Ataque durante la cena de corresponsales
De acuerdo con las autoridades estadounidenses, Allen fue detenido el 26 de abril tras burlar un filtro de seguridad en el hotel donde se realizaba el evento. En la cena estaban presentes Trump, la primera dama Melania Trump, el vicepresidente JD Vance, el presidente de la Cámara de Representantes Mike Johnson y otros miembros del gobierno.
Las investigaciones indican que el sospechoso llevaba una escopeta, una pistola y varios cuchillos al intentar ingresar al salón principal. Según reportes preliminares, corrió hacia el acceso y disparó contra un agente de seguridad antes de ser sometido por las fuerzas del orden. El incidente generó tensión y obligó a evacuar al presidente y parte de su gabinete. No se reportaron víctimas en el intercambio de disparos.

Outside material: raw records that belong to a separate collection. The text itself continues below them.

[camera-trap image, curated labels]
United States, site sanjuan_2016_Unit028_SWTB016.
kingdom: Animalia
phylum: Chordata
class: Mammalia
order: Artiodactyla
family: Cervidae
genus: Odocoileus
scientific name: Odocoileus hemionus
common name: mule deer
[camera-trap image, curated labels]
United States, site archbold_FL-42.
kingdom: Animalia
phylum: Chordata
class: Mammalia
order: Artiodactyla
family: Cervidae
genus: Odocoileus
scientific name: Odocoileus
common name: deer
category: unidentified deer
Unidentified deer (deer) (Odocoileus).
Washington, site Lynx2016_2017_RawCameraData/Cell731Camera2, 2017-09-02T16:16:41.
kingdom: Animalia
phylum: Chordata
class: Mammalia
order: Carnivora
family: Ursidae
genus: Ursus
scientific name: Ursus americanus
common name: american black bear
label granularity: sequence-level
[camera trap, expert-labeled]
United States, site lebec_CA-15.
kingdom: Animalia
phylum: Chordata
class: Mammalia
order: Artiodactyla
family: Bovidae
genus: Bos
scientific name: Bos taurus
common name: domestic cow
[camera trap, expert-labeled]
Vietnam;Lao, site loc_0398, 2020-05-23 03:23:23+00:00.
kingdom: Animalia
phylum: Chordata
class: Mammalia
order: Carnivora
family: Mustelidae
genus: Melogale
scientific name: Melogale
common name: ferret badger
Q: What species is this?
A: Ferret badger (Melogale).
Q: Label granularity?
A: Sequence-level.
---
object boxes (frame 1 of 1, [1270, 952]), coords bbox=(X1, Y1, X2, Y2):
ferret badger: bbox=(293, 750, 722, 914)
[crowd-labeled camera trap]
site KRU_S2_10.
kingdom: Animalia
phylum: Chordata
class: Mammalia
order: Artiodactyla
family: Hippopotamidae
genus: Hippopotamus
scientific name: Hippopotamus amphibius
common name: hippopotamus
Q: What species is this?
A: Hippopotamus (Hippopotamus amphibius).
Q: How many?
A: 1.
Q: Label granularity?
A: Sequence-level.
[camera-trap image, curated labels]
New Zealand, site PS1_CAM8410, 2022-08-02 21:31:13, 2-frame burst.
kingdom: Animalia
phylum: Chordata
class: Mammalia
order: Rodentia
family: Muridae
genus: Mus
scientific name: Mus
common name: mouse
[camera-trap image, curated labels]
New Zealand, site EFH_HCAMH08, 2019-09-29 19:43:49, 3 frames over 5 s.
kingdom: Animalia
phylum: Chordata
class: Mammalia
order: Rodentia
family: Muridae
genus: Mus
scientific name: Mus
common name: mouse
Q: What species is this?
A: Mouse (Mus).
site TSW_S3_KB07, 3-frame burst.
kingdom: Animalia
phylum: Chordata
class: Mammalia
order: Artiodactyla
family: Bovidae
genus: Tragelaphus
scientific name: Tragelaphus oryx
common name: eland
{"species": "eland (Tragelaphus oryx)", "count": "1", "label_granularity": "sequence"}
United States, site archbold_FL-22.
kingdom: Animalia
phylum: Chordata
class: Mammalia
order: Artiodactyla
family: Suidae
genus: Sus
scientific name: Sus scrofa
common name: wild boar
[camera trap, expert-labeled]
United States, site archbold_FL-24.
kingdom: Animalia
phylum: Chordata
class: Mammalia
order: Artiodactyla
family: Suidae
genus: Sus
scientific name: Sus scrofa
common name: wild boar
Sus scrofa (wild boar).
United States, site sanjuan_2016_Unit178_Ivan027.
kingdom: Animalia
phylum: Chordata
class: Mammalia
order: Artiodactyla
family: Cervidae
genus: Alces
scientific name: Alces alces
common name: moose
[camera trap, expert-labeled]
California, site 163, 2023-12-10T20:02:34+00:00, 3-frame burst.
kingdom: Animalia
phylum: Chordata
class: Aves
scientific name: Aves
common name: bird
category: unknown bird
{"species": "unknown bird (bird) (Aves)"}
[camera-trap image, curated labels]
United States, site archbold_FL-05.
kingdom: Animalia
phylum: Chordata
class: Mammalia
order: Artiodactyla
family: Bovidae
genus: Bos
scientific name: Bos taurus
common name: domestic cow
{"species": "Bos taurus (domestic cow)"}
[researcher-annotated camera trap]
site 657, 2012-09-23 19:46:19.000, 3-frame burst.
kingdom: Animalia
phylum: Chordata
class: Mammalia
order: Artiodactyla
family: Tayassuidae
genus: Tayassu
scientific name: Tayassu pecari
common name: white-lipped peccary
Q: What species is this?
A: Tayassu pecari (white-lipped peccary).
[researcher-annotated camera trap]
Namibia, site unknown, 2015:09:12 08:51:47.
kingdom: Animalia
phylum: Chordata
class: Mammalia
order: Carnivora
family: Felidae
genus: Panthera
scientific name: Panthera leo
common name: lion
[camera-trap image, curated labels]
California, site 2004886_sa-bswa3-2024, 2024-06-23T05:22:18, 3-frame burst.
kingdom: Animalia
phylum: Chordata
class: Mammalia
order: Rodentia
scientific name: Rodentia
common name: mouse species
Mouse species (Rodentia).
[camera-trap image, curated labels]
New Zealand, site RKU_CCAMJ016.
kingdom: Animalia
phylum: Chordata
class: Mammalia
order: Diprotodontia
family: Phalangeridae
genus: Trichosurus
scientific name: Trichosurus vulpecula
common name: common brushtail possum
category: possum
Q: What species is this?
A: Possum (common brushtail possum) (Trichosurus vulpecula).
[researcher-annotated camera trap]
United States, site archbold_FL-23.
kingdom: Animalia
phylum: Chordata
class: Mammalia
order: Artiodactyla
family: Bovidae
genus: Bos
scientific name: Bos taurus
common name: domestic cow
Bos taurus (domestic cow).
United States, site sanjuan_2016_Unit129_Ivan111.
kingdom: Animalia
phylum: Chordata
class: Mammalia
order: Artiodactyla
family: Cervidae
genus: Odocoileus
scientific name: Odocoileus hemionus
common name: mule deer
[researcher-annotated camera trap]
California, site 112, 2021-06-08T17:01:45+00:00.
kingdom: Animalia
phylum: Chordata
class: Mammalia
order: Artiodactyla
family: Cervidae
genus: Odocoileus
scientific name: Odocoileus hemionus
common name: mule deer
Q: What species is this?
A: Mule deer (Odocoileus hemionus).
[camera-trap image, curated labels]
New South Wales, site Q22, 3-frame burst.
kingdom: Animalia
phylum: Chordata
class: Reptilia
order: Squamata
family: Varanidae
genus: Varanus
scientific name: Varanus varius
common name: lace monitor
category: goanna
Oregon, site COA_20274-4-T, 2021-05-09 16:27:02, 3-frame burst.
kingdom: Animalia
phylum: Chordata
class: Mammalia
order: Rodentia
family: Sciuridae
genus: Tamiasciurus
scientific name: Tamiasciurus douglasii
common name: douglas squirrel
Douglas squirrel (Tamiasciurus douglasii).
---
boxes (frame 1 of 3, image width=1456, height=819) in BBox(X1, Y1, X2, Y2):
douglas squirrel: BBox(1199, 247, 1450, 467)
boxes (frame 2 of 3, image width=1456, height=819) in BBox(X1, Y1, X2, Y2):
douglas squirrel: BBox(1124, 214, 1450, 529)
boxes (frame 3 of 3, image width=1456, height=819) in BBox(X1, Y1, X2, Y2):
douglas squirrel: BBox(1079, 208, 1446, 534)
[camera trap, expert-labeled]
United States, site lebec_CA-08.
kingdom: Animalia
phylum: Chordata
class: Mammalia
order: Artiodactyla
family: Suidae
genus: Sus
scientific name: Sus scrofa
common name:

Fiscalía agrega un cuarto cargo
Inicialmente, Allen enfrentaba tres acusaciones federales. Sin embargo, la Fiscalía del Distrito de Columbia presentó una acusación revisada ante un gran jurado, añadiendo un cuarto delito por agresión a un agente con un arma mortal. Además del intento de asesinato, enfrenta cargos por uso y transporte ilegal de armas de fuego.
Las autoridades detallaron que minutos antes del ataque, el sospechoso envió mensajes a familiares indicando que su objetivo eran integrantes de la administración de Trump.
Jueza se disculpa por condiciones en prisión
La semana pasada, la jueza Zia Faruqui, encargada del caso, se disculpó con el acusado por las condiciones de su detención inicial. Allen pasó varios días en aislamiento, situación que fue cuestionada por sus abogados defensores. El caso continuará en tribunales federales mientras las autoridades reúnen más pruebas sobre el intento de ataque en uno de los eventos más vigilados de Washington.